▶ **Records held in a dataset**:
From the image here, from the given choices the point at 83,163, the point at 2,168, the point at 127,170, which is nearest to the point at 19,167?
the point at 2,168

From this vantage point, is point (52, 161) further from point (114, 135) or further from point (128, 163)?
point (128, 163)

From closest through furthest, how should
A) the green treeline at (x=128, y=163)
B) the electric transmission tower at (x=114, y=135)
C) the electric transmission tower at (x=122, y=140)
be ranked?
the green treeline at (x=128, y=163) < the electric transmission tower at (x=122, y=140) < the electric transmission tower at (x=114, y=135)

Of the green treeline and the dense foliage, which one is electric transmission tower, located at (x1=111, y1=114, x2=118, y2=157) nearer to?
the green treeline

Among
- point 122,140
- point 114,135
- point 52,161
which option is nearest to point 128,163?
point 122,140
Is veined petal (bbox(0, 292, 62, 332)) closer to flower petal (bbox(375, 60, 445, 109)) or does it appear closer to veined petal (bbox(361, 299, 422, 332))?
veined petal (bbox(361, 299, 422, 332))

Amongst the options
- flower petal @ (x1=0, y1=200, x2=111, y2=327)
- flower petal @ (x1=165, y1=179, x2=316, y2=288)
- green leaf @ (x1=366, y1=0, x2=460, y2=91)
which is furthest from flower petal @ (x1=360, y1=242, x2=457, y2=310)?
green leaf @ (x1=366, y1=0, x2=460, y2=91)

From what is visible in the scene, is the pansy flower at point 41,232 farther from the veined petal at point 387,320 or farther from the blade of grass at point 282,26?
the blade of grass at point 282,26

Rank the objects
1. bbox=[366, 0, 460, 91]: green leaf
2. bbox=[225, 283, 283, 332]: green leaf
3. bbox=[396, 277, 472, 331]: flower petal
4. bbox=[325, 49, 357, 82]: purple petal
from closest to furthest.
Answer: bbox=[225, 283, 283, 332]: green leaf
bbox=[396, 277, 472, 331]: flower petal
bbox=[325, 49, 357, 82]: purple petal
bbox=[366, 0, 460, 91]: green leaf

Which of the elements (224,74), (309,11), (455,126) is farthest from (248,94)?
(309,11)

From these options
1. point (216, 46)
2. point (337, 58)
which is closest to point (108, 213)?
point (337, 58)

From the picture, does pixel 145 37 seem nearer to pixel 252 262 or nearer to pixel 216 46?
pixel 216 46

▶ **Do this**: Retype everything in the material above from the line containing "From closest through furthest, how should" down to the line containing "the green treeline at (x=128, y=163) <", keeping both of those lines.

▶ **Finished answer**:
From closest through furthest, how should
A) the green treeline at (x=128, y=163)
B) the electric transmission tower at (x=114, y=135)
C) the electric transmission tower at (x=122, y=140)
be ranked?
the green treeline at (x=128, y=163) < the electric transmission tower at (x=122, y=140) < the electric transmission tower at (x=114, y=135)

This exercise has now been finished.